Source document:
[Start of section]

Down-regulation of ANGPTL4 in BAT upon sustained cold exposure affects plasma TG levels.

(A) Schematic representation of cold exposure experiment with Angptl4-/-, wild-type and Angptl4-Tg mice. (B) Haematoxylin & Eosin staining on BAT sections (5 μm) of Angptl4-/-, wild-type and Angptl4-Tg mice exposed to 4°C or 28°C for 10 days. (C) Food intake of Angptl4-/-, wild-type and Angptl4-Tg mice exposed to 4°C for 10 days. (D) Weight gain of Angptl4-/-, wild-type and Angptl4-Tg mice exposed to 4°C during 10 days. (E) BAT and WAT tissue weights and (F) body temperature of Angptl4-/-, wild-type and Angptl4-Tg mice exposed to 4°C or 28°C for 10 days. (G) Elovl3 and Ucp1 mRNA expression levels of Angptl4-/-, wild-type and Angptl4-Tg mice exposed to 4°C or 28°C for 10 days. (H) Plasma glucose, (I) plasma free fatty acids, and (J) plasma glycerol levels of Angptl4-/-, wild-type and Angptl4-Tg mice exposed to 4°C or 28°C for 10 days. (K) Glycerol levels in medium of differentiated primary white adipocytes from Angptl4-/-, wild-type and Angptl4-Tg mice, serum-starved and treated with 10 μM isoproterenol for 3 hr. (J) plasma TG levels of Angptl4-/-, wild-type and Angptl4-Tg mice exposed to 4°C or 28°C for 10 days. (K) Fast protein liquid chromatography (FPLC) on pooled plasma samples of Angptl4-/-, wild-type and Angptl4-Tg mice exposed to 4°C for 10 days, followed by analysis of TG levels in all fractions. *Statistically significant compared to mice of equal genotype at 28°C or between groups as indicated by bars according to two-way ANOVA followed by a post-hoc Tukey HSD test (p<0.05). Error bars represent ± SEM. n = 8–10 mice per group.

[End of section]

Data extract:
[Start of section]

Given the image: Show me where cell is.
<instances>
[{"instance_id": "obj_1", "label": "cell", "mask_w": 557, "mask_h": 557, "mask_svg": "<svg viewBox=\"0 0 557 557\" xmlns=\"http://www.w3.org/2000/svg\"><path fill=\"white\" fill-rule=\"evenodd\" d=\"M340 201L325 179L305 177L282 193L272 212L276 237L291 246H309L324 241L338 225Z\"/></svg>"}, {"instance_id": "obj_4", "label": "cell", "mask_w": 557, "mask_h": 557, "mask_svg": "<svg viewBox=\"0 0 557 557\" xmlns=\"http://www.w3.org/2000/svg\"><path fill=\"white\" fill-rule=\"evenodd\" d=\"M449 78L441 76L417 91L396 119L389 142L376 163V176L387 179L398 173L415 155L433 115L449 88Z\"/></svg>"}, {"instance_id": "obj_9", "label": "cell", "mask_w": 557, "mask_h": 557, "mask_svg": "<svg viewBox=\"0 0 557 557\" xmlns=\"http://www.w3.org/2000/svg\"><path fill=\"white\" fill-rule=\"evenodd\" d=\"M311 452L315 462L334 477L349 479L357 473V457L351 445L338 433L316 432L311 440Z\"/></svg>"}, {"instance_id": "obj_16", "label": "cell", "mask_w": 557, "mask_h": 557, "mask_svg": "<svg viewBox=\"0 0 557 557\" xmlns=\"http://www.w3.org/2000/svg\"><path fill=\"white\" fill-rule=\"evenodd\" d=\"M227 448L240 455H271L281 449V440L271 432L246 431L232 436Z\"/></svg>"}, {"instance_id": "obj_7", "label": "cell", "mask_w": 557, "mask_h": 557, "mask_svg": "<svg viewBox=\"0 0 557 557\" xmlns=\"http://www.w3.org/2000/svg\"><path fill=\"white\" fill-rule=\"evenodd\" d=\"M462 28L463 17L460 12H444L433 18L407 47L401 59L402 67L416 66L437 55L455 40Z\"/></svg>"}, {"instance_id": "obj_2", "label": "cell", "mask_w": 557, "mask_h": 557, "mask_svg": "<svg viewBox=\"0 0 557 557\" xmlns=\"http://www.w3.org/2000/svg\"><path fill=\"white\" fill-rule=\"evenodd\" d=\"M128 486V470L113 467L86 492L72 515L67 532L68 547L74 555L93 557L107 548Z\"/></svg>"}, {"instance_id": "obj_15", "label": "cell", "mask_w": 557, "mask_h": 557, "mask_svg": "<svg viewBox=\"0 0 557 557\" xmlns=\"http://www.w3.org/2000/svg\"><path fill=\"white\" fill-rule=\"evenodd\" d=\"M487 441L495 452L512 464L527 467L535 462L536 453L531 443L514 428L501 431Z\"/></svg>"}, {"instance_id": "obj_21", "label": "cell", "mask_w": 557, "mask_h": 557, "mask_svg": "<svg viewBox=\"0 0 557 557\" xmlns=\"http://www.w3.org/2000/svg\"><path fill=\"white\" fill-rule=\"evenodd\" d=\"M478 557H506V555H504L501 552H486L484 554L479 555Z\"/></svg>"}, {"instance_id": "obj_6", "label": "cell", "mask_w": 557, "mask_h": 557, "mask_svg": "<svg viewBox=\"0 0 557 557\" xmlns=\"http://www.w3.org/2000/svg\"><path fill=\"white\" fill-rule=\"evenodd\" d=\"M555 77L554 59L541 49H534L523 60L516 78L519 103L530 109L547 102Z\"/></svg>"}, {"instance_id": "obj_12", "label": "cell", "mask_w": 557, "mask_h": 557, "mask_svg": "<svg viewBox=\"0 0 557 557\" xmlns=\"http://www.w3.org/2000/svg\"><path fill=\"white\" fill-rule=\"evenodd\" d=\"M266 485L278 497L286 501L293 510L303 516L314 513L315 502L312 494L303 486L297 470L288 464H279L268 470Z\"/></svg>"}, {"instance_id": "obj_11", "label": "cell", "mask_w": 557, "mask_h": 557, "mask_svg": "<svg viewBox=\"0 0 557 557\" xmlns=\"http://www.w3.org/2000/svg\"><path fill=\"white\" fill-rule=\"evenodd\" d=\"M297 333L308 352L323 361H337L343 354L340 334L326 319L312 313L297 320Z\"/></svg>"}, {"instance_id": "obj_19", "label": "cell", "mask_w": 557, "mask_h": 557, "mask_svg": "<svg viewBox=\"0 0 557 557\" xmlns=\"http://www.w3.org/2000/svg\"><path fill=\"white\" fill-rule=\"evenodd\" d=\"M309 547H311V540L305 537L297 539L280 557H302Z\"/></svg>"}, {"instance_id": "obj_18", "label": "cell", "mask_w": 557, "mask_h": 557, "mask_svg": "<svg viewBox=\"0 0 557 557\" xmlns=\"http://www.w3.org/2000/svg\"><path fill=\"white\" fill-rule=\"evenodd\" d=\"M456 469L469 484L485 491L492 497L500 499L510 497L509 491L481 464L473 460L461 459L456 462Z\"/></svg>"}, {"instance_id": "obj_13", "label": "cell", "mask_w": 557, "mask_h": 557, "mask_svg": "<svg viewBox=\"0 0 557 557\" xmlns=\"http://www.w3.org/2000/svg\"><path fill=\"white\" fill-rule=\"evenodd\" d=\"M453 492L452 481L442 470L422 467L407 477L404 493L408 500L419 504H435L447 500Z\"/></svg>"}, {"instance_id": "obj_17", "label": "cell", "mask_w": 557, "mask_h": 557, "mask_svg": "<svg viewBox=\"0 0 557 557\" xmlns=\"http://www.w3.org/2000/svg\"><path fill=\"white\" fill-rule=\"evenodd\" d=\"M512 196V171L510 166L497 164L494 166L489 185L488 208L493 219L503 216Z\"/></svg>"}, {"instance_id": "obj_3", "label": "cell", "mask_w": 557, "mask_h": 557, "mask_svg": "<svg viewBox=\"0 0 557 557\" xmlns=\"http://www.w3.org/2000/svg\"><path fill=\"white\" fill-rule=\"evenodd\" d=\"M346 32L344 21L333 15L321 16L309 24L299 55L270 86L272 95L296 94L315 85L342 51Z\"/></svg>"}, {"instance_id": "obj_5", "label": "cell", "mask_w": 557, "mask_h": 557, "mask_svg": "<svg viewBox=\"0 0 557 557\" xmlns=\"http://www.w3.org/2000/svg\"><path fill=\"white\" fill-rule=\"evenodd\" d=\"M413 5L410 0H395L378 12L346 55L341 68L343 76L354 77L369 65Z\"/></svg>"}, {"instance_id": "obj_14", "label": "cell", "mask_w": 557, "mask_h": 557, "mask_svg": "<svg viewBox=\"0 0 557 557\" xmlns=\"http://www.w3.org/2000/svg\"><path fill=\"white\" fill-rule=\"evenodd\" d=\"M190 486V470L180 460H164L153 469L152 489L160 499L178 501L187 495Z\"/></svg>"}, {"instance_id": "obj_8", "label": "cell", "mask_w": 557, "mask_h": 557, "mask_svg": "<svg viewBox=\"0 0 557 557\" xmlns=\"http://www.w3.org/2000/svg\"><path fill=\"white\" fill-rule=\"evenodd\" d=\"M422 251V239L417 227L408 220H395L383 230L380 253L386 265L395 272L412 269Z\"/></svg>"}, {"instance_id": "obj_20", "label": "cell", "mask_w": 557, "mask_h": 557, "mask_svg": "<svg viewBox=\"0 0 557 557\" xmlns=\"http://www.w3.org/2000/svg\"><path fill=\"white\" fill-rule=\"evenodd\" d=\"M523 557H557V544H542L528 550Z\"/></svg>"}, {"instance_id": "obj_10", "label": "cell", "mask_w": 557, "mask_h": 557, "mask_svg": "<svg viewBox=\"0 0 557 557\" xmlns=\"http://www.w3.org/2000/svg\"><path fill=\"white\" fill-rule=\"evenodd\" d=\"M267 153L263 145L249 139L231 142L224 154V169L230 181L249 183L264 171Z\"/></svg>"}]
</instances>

[End of section]

Tasks:
**A)** Put this sentence from the ANGPTL4 cold exposure legend into Spanish: "(D) Weight gain of Angptl4-/-, wild-type and Angptl4-Tg mice exposed to 4°C during 10 days."
**B)** Pick up the ANGPTL4 cold exposure legend after its last sentence and keep writing it.

Results in order:
**A)** (D) Aumento de peso de los ratones Angptl4-/-, de tipo silvestre y Angptl4-Tg expuestos a 4 °C durante 10 días.

**B)**
https://doi.org/10.7554/eLife.08428.004

Following cold exposure, the energy requirements of BAT increase dramatically. Two major fuel sources for BAT are plasma glucose and free fatty acids, both of which were unaltered by cold and Angptl4 genotype (Figure 2H,I). Also, plasma glycerol, which is perhaps a better indicator of adipose tissue lipolysis than free fatty acids, was not different between the three genotypes (Figure 2J). Additionally, ex vivo treatment of differentiated primary white adipocytes with the non-selective β-adrenergic receptor agonist isoproterenol indicated a lack of effect of Angptl4 genotype on adipose tissue lipolysis (Figure 2K). Besides glucose and free fatty acids, circulating TG represent a major fuel for BAT during cold (Cannon and Nedergaard, 2004). Based on the marked decrease in Angptl4 mRNA levels in BAT upon prolonged cold exposure, we hypothesized that ANGPTL4 might play a role in the metabolism of circulating TG in BAT during cold. In line with this notion, the reduction in plasma TG visible in wild-type and Angptl4-/- mice in response to cold was greatly attenuated in Angptl4-Tg mice (Figure 2L). Lipoprotein profiling by fast protein liquid chromatography (FPLC) supported markedly augmented plasma TRL levels in cold-exposed Angptl4-Tg mice (Figure 2M).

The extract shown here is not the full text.